Porque «la violencia migra contigo», la Asociación de Mujeres Unidas Migrantes y Refugiadas en Argentina (AMUMRA), abrió el pasado lunes el Primer Centro Integral de Violencia Contra Mujeres Migrantes y Refugiadas, explica su presidenta, Natividad Obeso.

Ubicado «a pocas cuadras de Agüero y Santa Fe», en Buenos Aires el centro será un elemento fundamental para el trabajo de la Asociación, pues «que la violencia migre en el cuerpo de una mujer significa que los golpes y el hostigamiento que sufría en la casa que deja, se mudan a la nueva como si fueran parte del equipaje».

Y en los casos en que viaja sola o en compañía de un hombre que no la maltrata pasa a ser una amenaza latente, porque el hecho de migrar ?sin dinero, sin que nadie la reciba, sin trabajo asegurado y muchas veces, sin manejar el idioma del país al que llega- la expone a situaciones de mucha vulnerabilidad frente a los propios y frente a los otros, los nacionales, que suelen utilizar la falta de documentos y la desesperación ajenas, para perpetrar todo tipo de abusos.

La sonrisa de Natividad es amplia. Los ojos bien negros, la piel morena, el tono pausado que identifica el hablar de sus comadres peruanas: «Las mujeres migrantes necesitan mucha contención, dice, un abrazo que las sostenga y un hombro para llorar, porque mudar de país no es fácil».

POR CUENTA PROPIA

Desde hacer varios años, el flujo migratorio más importante que llega a Argentina proviene de los países vecinos: de Bolivia, en primer lugar, de Perú y de Paraguay. Las y los especialistas sostienen que la tendencia que indicaba que el hombre migraba solo y «llamaba» a la familia una vez establecido, comenzó a revertirse y cada vez son más las mujeres que viajan por su cuenta y allanan el camino.

Solas o en familia, la llegada es difícil. La falta de documentos es un factor frecuente de coacción y aumenta la amenaza de ser deportadas. Los trabajos que se ofrecen a las y los migrantes limítrofes se pagan mal y las condiciones, muchas veces, rozan la esclavitud.

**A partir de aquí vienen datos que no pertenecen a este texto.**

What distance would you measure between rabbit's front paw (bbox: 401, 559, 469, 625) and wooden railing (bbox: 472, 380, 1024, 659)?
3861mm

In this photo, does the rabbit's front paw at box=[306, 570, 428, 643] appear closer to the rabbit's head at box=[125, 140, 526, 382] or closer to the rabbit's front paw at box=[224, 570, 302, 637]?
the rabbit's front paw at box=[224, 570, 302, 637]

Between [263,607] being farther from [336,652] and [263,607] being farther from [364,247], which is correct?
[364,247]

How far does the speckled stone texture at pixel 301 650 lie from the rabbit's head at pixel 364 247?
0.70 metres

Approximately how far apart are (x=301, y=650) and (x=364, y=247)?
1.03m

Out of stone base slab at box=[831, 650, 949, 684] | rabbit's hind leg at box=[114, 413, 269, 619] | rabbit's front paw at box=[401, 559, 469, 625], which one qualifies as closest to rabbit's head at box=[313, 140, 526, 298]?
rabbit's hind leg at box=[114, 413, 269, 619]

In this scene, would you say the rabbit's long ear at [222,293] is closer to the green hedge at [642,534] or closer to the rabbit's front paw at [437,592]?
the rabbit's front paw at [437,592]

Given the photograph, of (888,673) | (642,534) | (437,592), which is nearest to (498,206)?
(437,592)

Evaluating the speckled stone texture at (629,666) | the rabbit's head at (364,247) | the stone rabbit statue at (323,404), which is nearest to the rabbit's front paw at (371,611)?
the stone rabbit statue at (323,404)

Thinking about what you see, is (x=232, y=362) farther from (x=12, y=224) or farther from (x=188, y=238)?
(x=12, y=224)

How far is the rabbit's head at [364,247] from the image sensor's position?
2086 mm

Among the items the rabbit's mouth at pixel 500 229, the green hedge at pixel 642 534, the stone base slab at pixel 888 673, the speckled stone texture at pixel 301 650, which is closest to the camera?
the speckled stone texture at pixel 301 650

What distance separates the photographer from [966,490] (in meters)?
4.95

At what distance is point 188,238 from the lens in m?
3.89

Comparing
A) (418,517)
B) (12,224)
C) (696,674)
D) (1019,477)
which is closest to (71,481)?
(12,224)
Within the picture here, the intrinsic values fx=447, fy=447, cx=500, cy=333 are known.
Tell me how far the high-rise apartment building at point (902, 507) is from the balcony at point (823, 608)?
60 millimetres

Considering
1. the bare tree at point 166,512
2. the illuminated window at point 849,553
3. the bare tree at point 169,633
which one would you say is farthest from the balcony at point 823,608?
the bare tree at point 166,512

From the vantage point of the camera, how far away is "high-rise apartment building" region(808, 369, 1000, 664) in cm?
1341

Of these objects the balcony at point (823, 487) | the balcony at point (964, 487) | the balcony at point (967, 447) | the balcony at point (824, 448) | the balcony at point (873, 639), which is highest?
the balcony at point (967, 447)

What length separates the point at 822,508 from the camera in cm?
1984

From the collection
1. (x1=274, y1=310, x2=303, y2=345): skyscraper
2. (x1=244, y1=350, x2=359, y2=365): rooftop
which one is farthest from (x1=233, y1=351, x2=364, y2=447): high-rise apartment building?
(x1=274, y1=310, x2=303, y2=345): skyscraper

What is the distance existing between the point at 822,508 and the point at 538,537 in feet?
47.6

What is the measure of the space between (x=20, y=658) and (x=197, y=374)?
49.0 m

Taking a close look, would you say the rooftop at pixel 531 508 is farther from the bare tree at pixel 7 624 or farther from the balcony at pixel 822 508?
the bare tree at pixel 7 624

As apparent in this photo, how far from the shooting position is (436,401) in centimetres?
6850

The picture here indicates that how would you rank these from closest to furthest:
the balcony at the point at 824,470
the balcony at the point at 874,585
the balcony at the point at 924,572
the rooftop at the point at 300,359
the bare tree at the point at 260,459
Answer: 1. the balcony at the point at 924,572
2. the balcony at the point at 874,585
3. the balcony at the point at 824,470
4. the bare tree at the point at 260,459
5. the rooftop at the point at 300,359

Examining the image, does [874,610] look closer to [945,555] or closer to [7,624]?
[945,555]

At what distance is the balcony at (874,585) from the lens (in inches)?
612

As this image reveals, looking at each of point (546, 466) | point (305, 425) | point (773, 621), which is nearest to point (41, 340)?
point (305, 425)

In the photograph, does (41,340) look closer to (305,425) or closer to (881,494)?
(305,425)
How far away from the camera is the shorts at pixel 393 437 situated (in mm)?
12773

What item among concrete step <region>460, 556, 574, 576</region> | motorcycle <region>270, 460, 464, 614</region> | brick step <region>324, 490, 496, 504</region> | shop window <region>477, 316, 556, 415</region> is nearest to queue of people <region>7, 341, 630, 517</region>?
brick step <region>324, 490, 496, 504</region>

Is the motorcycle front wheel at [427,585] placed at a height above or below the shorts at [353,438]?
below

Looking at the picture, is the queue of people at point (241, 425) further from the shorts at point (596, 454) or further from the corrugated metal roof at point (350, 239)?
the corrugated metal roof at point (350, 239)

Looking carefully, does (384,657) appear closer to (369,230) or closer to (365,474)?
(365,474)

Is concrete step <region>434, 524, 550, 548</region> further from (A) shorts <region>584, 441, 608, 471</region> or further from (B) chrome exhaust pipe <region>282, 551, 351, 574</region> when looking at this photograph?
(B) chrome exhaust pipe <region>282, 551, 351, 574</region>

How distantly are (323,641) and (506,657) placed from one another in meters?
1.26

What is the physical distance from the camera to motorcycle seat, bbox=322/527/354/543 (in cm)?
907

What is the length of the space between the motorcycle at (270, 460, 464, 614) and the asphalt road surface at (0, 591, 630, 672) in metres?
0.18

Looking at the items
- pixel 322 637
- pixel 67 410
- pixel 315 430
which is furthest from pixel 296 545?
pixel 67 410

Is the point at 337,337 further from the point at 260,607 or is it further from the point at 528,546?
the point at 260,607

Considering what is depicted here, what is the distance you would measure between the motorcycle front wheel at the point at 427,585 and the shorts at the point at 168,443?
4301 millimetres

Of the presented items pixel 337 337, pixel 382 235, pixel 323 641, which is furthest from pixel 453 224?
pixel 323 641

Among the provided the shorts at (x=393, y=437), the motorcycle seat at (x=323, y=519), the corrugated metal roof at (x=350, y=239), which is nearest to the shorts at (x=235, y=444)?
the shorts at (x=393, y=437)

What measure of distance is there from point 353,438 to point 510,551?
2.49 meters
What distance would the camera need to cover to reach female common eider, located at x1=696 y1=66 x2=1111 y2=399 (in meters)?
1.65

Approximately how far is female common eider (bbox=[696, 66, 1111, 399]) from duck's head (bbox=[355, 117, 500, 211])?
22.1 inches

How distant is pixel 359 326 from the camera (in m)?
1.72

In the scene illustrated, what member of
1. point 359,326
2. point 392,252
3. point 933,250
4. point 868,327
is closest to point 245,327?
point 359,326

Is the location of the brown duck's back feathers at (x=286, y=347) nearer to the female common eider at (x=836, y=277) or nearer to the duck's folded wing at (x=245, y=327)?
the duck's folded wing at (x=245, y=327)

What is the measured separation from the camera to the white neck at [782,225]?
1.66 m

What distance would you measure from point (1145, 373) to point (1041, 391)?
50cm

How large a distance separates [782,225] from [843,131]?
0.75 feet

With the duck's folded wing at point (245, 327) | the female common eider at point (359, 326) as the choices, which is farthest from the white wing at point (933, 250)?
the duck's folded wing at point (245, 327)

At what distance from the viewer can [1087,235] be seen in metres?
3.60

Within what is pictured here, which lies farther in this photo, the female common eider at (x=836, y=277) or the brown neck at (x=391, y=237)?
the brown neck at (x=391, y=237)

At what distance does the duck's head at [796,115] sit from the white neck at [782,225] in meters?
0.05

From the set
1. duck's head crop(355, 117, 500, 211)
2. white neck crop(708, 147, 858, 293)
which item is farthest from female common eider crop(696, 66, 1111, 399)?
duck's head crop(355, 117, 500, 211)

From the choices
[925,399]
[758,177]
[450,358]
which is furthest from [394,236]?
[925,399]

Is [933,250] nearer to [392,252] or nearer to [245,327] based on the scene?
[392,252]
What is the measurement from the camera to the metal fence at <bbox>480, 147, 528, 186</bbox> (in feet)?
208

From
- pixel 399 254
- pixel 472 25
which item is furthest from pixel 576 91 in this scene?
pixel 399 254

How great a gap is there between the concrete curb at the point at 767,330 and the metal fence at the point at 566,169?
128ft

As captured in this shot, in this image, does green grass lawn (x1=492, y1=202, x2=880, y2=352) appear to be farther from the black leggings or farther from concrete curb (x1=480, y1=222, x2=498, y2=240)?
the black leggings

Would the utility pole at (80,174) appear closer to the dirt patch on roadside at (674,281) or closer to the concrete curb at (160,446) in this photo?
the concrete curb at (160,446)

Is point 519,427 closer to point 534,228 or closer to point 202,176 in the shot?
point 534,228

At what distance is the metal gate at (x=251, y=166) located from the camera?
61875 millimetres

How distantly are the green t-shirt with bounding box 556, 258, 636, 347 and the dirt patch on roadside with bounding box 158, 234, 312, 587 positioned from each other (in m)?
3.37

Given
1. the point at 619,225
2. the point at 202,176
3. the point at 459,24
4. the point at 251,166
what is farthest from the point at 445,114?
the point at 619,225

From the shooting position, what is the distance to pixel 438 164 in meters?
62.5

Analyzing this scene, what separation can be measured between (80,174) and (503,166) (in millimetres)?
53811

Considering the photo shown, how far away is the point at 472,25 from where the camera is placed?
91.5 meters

DESPUÉS DEL INCENDIO, LA LEGALIZACIÓN

El incendio en un taller textil clandestino en el barrio porteño de Caballito, donde murieron a principios de año dos adultos y cuatro niños bolivianos que vivían hacinados y bajo un régimen servil, llevó al gobierno argentino a realizar el Plan Patria Grande, que facilita la legalización de trabajadores extranjeros que provienen de los países que integran el Mercosur.

Según cifras oficiales, hasta septiembre de este año ya se había regularizado a unas 450 mil personas, de las cuales más del 50 por ciento son mujeres. En AMUMRA se sumaron al programa y desde junio, hacen labor de intermediarias: ya documentaron a 1.200 mujeres y niños.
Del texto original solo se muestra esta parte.